> SOURCE EXTRACT:
════════
Today i showed the following configuration to local shop

Processor	: Intel Core i5 2500	
Motherboard :Intel DH67BL-B3	
RAM :Corsair CMV4GX3M1A1333C9 4GB	
HDD : Seagate 1TB
DVD Writer:	LG 22X SATA DVD
PSU: FSP Saga II 500W	
Case : CM Elite 430	
Monitor: Benq G2220HD	
Mouse & Keyboard :Logitech

FSP saga II not available in my locality, they have only *CoolerMaster, hynix, Mercury, *
and benq monitor not available. They have *LG, Samsung, HCL.*

now i go for which powersupply, and i want Monitor with HDMI support.


----------



## Jaskanwar Singh (Jul 5, 2011)

^ask them CM real power pro 460w


----------



## anandharaja (Jul 5, 2011)

@ Jaskanwar Singh
460W is enough for that configuration. what is the price of PSU.

now which LED monitor i choose LG/Samsung, i want with HDMI support, can u suggest the model and price.

Thanks


----------



## SlashDK (Jul 5, 2011)

He can go for CM GX 450/550 . I'm using 550 with Athlon ii x4 635 and HD 6850 (stock) with no problems.


----------



## Jaskanwar Singh (Jul 5, 2011)

anandharaja said:


> @ Jaskanwar Singh
> 460W is enough for that configuration. what is the price of PSU.
> 
> now which LED monitor i choose LG/Samsung, i want with HDMI support, can u suggest the model and price.
> ...



you can get it for 3.6k~. it will suffice for upto 6870 + your rig.



Cybertonic said:


> He can go for CM GX 450/550 . I'm using 550 with Athlon ii x4 635 and HD 6850 (stock) with no problems.



baba's GX550 went bad. he had to rma his mobo twice.


----------



## agyaat (Jul 5, 2011)

Wattage help from coolermaster site


----------



## SlashDK (Jul 5, 2011)
════════
> RECORDED DATA:
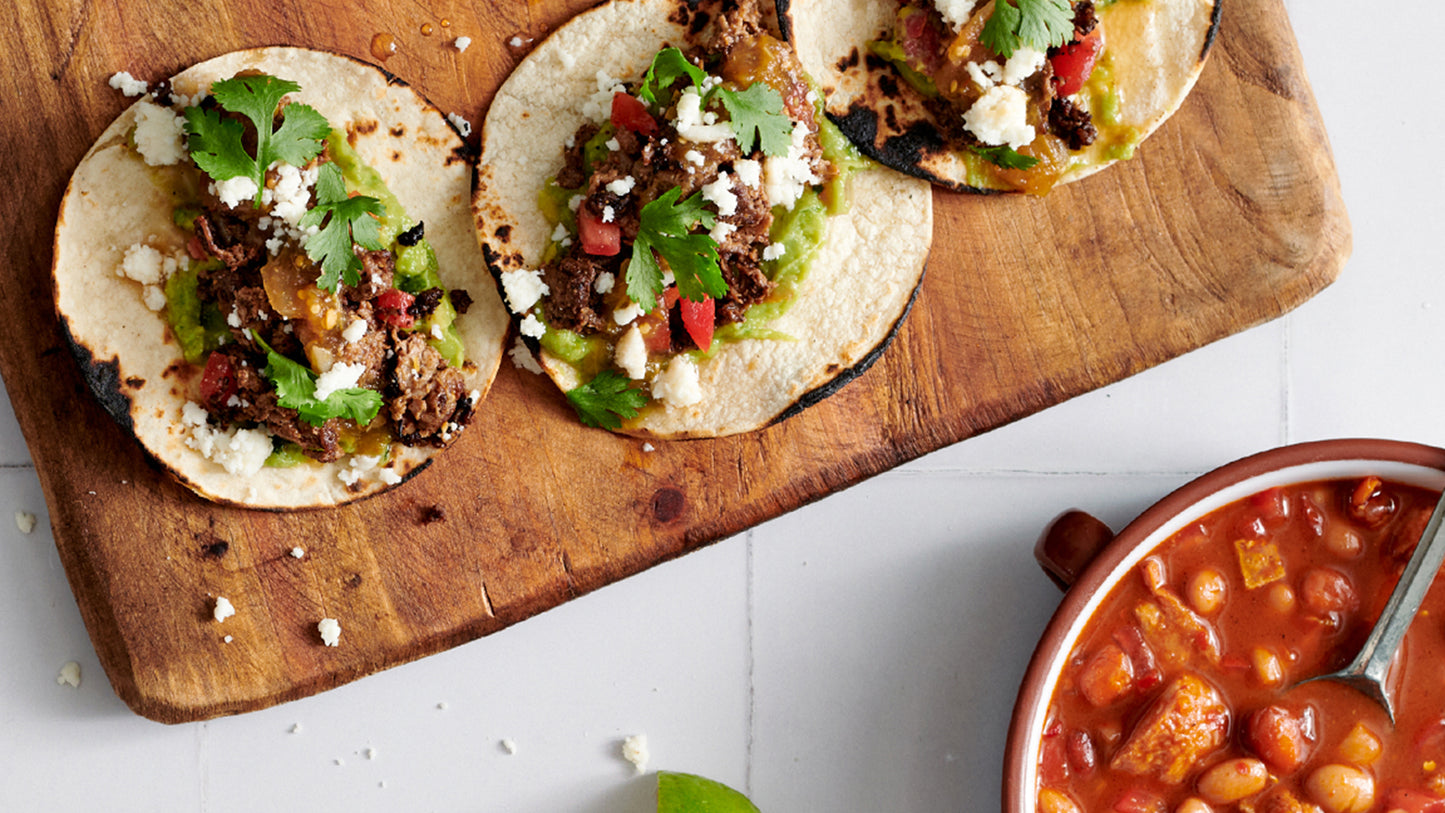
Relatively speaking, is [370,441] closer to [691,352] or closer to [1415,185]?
════════
> PROBLEM STATEMENT:
According to the PC build thread, which monitor brands does the local shop have? Rely only on the PC build thread, not the data.

> OUTPUT FOR THIS TASK:
LG, Samsung, and HCL.